For the given hasNewData disabled, extractExecutionStats returns an ExecutionStats with the execution statistics:

Empty input rows per data source
State operator metrics
Event-time statistics with watermark only (and only if there is EventTimeWatermark in the query plan)

Otherwise, with the given hasNewData enabled, extractExecutionStats generates event-time statistics (with max, min, and avg statistics). extractStateOperatorMetrics collects all EventTimeWatermarkExec operators with non-empty EventTimeStats (from the optimized execution plan of the last QueryExecution).
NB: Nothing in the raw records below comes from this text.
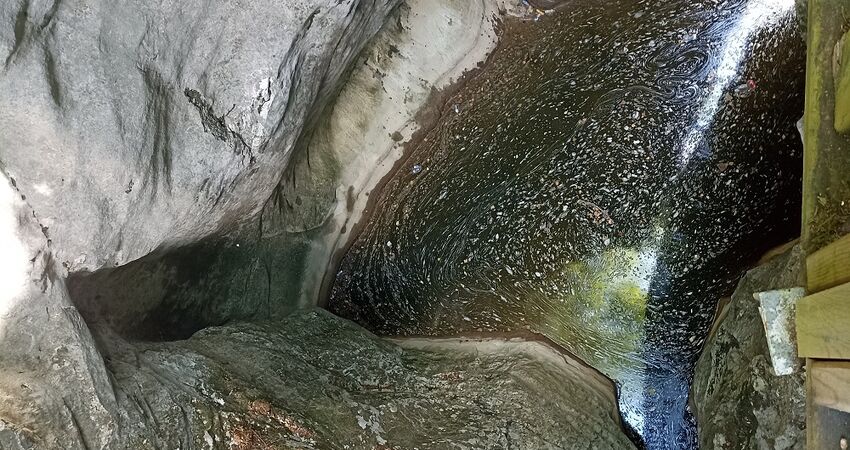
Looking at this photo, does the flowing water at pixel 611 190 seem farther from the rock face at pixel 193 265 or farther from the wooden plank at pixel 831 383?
the wooden plank at pixel 831 383

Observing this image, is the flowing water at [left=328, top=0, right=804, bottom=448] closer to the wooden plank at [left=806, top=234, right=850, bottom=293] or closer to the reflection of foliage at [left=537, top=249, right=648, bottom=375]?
the reflection of foliage at [left=537, top=249, right=648, bottom=375]

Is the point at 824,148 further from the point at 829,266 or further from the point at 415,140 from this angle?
the point at 415,140

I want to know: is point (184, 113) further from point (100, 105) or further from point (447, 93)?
point (447, 93)

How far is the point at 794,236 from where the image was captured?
3.13 m

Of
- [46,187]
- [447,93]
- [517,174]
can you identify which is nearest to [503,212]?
[517,174]

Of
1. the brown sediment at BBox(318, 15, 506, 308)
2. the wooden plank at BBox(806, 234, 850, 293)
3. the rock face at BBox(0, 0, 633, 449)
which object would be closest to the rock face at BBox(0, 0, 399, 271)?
the rock face at BBox(0, 0, 633, 449)

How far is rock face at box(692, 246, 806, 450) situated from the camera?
246cm

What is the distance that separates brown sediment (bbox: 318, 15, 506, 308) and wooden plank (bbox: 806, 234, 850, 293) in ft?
7.20

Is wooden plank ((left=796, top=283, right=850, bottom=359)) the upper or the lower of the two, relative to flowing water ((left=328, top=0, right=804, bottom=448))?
lower

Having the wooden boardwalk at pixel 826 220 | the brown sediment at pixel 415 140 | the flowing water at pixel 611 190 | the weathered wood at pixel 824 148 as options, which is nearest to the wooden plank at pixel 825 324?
the wooden boardwalk at pixel 826 220

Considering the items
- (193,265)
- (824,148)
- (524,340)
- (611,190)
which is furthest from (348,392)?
(824,148)

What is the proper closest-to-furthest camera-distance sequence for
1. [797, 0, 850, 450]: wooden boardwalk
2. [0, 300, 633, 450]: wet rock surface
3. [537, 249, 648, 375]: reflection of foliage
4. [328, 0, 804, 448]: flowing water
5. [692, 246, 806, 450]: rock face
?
[797, 0, 850, 450]: wooden boardwalk, [0, 300, 633, 450]: wet rock surface, [692, 246, 806, 450]: rock face, [328, 0, 804, 448]: flowing water, [537, 249, 648, 375]: reflection of foliage

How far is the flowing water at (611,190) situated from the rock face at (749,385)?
Result: 1.10ft

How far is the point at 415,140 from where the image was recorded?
12.3ft
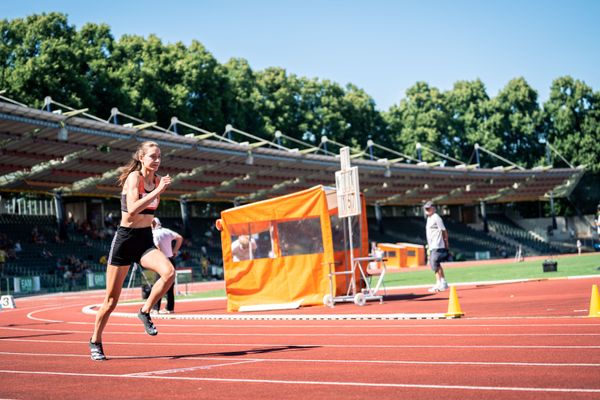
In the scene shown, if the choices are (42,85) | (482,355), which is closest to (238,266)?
(482,355)

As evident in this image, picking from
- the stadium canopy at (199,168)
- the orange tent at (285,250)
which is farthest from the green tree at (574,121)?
the orange tent at (285,250)

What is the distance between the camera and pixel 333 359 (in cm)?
756

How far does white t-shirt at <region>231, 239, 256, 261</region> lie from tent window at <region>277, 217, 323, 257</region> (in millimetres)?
670

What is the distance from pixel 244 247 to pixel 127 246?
933cm

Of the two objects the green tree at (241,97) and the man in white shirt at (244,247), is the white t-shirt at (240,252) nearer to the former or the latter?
the man in white shirt at (244,247)

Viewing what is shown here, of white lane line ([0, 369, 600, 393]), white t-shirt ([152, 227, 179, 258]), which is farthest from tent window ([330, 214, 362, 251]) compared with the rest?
white lane line ([0, 369, 600, 393])

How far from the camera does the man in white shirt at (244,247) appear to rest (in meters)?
17.5

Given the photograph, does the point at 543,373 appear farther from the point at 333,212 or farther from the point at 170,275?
the point at 333,212

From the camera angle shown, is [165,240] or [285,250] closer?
[165,240]

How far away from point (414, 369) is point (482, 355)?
2.96ft

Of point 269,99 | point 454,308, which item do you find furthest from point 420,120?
point 454,308

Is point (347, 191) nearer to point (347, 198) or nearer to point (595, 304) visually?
point (347, 198)

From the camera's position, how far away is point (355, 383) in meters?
6.02

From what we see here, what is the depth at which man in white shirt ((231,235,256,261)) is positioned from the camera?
1748 cm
In the end, extractExecutionStats creates an ExecutionStats with the execution statistics:

Input rows per data source
State operator metrics
Event-time statistics (max, min, avg, watermark)

State Operators Metrics¶

extractStateOperatorMetrics(
  hasExecuted: Boolean): Seq[StateOperatorProgress]

extractStateOperatorMetrics returns no StateOperatorProgresss when the lastExecution is uninitialized.

extractStateOperatorMetrics requests the last QueryExecution for the optimized execution plan (Spark SQL).

extractStateOperatorMetrics traverses the execution plan and collects all StateStoreWriter operators that are requested to report progress.

When the given hasExecuted flag is enabled, extractStateOperatorMetrics leaves all the progress reports unchanged. Otherwise, extractStateOperatorMetrics clears (zero'es) the newNumRowsUpdated and newNumRowsDroppedByWatermark metrics.

ObservedMetrics¶

extractObservedMetrics(
  hasNewData: Boolean,
  lastExecution: QueryExecution): Map[String, Row]

extractObservedMetrics returns the observedMetrics from the given QueryExecution when either the given hasNewData flag is enabled (true) or the given QueryExecution is initialized.

Updating Stream Progress¶

updateProgress(
  newProgress: StreamingQueryProgress): Unit

updateProgress records the input newProgress and posts a QueryProgressEvent event.

ProgressReporter's Reporting Query Progress

updateProgress adds the input newProgress to progressBuffer.

updateProgress removes elements from progressBuffer if their number is or exceeds the value of spark.sql.streaming.numRecentProgressUpdates configuration property.

updateProgress posts a QueryProgressEvent (with the input newProgress).

updateProgress prints out the following INFO message to the logs:

Streaming query made progress: [newProgress]

lastNoExecutionProgressEventTime¶

lastNoExecutionProgressEventTime: Long

ProgressReporter initializes lastNoExecutionProgressEventTime internal time marker to the minimum timestamp when created.

lastNoExecutionProgressEventTime is the time when finishTrigger happens and hasExecuted flag is enabled. Otherwise, lastNoExecutionProgressEventTime is reset only when noDataProgressEventInterval threshold has been reached.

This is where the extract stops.